Soft-scrambled egg yolks cooked in butter with a pinch of sea salt — rich in choline and iron.

10 min beginner Yields 2-3 small portions Keeps 1 day refrigerated

Ingredients

  • 2 large Egg yolks (Pastured if possible)
  • 1 tsp Butter (Grass-fed)
  • 1 tiny pinch Sea salt

Steps

  1. Crack the eggs and separate the yolks from the whites. The easiest method is to crack into a bowl and lift out the yolks with clean hands, letting the whites slip through your fingers.

  2. Place the yolks in a small bowl and add the tiny pinch of sea salt. Gently whisk with a fork until the yolks are broken and combined — don’t over-beat, just blend them together.

  3. Melt the butter in a small non-stick pan over the lowest heat setting. The pan should be warm, not hot.

  4. Pour in the yolks and stir slowly and continuously with a silicone spatula. Keep the heat very low — you want soft, creamy curds, not rubbery scrambled eggs. This should take 2-3 minutes.

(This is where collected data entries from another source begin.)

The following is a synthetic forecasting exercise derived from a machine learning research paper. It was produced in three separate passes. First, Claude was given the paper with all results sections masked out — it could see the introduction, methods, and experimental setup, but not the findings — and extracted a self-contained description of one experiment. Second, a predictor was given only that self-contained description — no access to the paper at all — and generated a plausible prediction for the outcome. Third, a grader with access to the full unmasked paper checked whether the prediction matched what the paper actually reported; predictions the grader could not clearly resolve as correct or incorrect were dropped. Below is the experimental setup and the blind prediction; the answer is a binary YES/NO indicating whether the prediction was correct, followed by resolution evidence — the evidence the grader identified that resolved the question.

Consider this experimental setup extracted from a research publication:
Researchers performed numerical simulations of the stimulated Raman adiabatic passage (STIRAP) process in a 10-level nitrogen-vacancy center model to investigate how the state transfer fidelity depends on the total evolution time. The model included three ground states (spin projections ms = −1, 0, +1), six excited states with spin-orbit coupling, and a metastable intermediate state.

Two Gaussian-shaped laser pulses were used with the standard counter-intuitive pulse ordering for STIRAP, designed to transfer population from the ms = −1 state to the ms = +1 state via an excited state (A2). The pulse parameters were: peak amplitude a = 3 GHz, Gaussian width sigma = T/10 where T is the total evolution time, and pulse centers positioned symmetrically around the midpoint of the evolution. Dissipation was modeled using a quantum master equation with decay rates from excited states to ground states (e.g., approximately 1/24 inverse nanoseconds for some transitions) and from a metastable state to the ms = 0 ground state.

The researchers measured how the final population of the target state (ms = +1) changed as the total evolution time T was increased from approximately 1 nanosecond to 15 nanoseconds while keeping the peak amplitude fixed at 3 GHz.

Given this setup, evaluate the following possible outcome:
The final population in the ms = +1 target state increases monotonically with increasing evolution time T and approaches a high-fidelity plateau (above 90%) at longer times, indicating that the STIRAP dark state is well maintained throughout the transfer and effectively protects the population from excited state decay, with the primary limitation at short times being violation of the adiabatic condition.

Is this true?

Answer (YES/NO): NO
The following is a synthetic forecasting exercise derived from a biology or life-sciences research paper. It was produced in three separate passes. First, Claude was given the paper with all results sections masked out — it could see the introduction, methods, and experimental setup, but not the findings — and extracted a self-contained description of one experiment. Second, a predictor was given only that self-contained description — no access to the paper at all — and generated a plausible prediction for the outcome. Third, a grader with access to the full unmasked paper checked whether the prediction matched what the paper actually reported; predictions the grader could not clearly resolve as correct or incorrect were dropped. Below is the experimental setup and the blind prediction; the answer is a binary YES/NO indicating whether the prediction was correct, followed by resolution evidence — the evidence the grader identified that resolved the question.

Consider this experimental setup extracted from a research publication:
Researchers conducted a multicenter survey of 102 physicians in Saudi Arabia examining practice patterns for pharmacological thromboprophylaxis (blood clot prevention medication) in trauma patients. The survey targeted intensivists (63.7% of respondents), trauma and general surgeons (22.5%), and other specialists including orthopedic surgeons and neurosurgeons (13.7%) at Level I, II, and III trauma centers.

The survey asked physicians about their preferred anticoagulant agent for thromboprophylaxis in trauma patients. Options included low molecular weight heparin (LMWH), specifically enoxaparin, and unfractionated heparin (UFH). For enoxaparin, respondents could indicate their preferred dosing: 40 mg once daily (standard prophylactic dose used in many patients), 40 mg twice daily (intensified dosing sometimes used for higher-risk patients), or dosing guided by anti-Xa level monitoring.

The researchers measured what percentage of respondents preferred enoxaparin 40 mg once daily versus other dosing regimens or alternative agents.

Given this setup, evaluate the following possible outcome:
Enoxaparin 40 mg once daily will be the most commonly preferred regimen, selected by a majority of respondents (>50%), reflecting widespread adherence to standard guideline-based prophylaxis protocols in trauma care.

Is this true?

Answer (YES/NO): YES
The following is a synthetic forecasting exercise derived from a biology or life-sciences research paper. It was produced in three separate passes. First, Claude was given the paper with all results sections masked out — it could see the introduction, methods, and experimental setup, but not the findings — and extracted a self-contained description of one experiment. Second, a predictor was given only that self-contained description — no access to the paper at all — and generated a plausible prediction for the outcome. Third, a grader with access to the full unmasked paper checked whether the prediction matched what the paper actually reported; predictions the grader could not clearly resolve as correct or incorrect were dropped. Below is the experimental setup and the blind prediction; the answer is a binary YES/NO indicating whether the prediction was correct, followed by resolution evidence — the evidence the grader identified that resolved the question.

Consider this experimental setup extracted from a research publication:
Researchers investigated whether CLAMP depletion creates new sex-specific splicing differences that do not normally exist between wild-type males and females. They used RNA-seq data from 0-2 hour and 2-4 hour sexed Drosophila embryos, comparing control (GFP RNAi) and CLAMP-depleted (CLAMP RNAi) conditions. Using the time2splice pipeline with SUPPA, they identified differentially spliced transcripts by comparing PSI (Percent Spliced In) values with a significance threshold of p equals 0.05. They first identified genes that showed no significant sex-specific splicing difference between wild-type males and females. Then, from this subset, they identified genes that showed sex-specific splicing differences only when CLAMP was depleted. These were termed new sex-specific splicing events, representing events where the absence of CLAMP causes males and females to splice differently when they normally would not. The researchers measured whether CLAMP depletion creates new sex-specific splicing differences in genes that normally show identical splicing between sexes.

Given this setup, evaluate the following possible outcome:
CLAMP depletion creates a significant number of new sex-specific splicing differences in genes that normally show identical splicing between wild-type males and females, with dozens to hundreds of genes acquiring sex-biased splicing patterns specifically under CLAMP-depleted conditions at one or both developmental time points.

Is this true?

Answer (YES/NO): YES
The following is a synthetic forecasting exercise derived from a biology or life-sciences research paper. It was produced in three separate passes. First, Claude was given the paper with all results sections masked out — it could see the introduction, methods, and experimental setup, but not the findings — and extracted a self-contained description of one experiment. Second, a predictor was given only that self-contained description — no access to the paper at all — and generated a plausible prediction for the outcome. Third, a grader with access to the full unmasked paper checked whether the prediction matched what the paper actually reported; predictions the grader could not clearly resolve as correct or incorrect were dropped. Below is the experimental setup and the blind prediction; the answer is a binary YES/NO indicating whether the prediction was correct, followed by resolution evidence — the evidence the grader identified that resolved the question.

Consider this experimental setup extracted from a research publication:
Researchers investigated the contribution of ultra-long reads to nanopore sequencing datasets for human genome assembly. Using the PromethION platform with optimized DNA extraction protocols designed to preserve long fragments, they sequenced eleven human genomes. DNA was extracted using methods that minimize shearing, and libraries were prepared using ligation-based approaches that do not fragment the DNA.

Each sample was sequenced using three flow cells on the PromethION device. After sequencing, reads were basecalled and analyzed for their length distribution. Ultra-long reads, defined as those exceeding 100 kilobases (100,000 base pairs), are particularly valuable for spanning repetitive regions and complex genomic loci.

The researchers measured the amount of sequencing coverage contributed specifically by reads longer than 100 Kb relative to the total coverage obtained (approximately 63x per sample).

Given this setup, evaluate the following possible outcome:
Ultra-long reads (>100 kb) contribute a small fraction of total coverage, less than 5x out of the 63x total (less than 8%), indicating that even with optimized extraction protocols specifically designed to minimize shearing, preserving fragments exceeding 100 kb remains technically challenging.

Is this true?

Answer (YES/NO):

  5. Remove from heat while the yolks still look slightly wet. They’ll finish cooking from residual heat. Let cool to a safe temperature before serving in small, baby-manageable pieces.

Why It Works

Egg yolks are one of nature’s most nutrient-dense foods — packed with choline for brain development, iron, fat-soluble vitamins A and D, and healthy fats that babies need in abundance. Cooking them in butter adds another layer of fat-soluble nutrition. Soft-scrambling over low heat keeps the texture tender and easy for babies to gum and swallow, making this an ideal high-impact first food.

Tips

  • Low and slow is non-negotiable. High heat creates tough, rubbery egg that’s hard for babies to manage. If the curds form in under a minute, your heat is too high.
  • Save the whites. Egg whites are fine for babies over 6 months, but the yolks are where the nutritional gold is. Use leftover whites in your own omelet or smoothie.
  • Size matters. Break the soft curds into pea-sized pieces for self-feeding babies, or mash into a paste for spoon-feeding younger eaters.